Sie alle werden jedoch überragt von Julianne Moore, die hier spielt, ob ob es kein morgen gäbe. Völlig berechtigt, dass sie für diese darstellerische Tour de Force die Goldene Palme beim Filmfestival in Cannes 2014 erhalten hat. Für die Rolle der alternden Schauspielerin Havana Segrand ist Julianne Moore die Idealbesetzung. Sie hat bereits in den berühmten L.A.-Panoramen "Short Cuts" (1993) und "Magnolia" (1999) mitgespielt und befindet sich inzwischen selbst in einem Alter, in dem viele weibliche ehemalige Stars in Hollywood nur noch Rollenangebote als Imbissverkäuferin oder als Klofrau bekommen.
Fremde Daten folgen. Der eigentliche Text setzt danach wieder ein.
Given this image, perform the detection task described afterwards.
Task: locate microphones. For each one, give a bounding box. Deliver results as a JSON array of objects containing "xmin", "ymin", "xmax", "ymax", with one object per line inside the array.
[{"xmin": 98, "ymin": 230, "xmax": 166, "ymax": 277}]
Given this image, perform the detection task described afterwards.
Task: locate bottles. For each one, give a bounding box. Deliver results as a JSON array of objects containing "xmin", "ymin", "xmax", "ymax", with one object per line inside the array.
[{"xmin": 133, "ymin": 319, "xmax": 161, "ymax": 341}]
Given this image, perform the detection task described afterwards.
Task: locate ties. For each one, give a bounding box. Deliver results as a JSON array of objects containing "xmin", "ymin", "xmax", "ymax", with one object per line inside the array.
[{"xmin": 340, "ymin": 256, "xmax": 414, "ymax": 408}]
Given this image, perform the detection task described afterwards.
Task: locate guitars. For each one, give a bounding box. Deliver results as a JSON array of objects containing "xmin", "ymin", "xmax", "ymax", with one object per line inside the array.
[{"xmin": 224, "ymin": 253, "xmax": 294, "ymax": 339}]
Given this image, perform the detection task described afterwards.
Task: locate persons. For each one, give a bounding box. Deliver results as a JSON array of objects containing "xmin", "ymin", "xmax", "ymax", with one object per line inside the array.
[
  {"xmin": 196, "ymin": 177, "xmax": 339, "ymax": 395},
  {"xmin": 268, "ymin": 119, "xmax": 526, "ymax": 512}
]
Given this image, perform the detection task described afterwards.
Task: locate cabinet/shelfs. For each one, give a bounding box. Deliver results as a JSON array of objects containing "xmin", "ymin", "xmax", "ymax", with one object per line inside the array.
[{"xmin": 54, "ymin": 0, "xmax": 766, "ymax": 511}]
Havannas Neurosen, Halluzinationen und Hysterie angesichts ihres drohenden Karriereabstiegs wirken absolut echt. Hinzu kommt eine abstoßende Falschheit, die bezeichnend für Bruce Wagners gesamtes Skript ist. Dermaßen eiskalt und berechnend hat man die im Umfeld der Traumfabrik tätigen Menschen selten im Film gesehen. Gnadenlos wird jeder einzelne Charakter bis in seinen völlig verkommenen Kern hinein seziert. Die Dialoge spucken Galle; absolut unbarmherzig hält Cronenbergs Kamera auf das Trauerspiel einer ungehemmten Selbstentblößung drauf.

Die Bewohner Hollywoods werden portraitiert als ein moralisch verkommener Haufen, als der Abschaum der gesamten Menschheit. Hier wird unablässig geflucht und gelästert, gemobbt und geschoben, gekippt und gekokst, gefickt und gekackt. Jeder bekommt gnadenlos sein Fett ab. Es grassieren ein ekelhafter Chauvinismus und Rassismus. Teenie-Stars bezeichnen über zwanzigjährige Frauen als bereits in den Wechseljahren befindlich und in den Wechseljahren befindliche Frauen als Großmütter. - Doch das ist noch nichts dagegen, was diese Hollywood-Lästermäuler von sich geben, wenn sie derart sozialisiert erst einmal erwachsen geworden sind. - In "Maps to the Stars" fällt so mancher Spruch, der derart jenseitig ist, dass es einem glatt die Sprache verschlägt: Dies ist definitiv keine weichgespülte Scheinkritik aus der Traumfabrik selbst, sondern der bittere, ungefilterte und bis in die reine Farce hinein übersteigerte fiese Faustschlag vom knorrigen kanadischen Cronenberg. - Wie gut, dass es ihn gibt!

Fazit: David Cronenbergs Hollywood-Satire "Maps to the Stars" ist so bitterböse, dass einem oftmals die Spucke wegbleibt und so maßlos überzogen, dass der Film oft selbst den Faden verliert und völlig aus dem Leim zu geraten droht. Mit anderen Worten: Dies ist der anarchischste und beste Cronenberg-Film seit langer Zeit!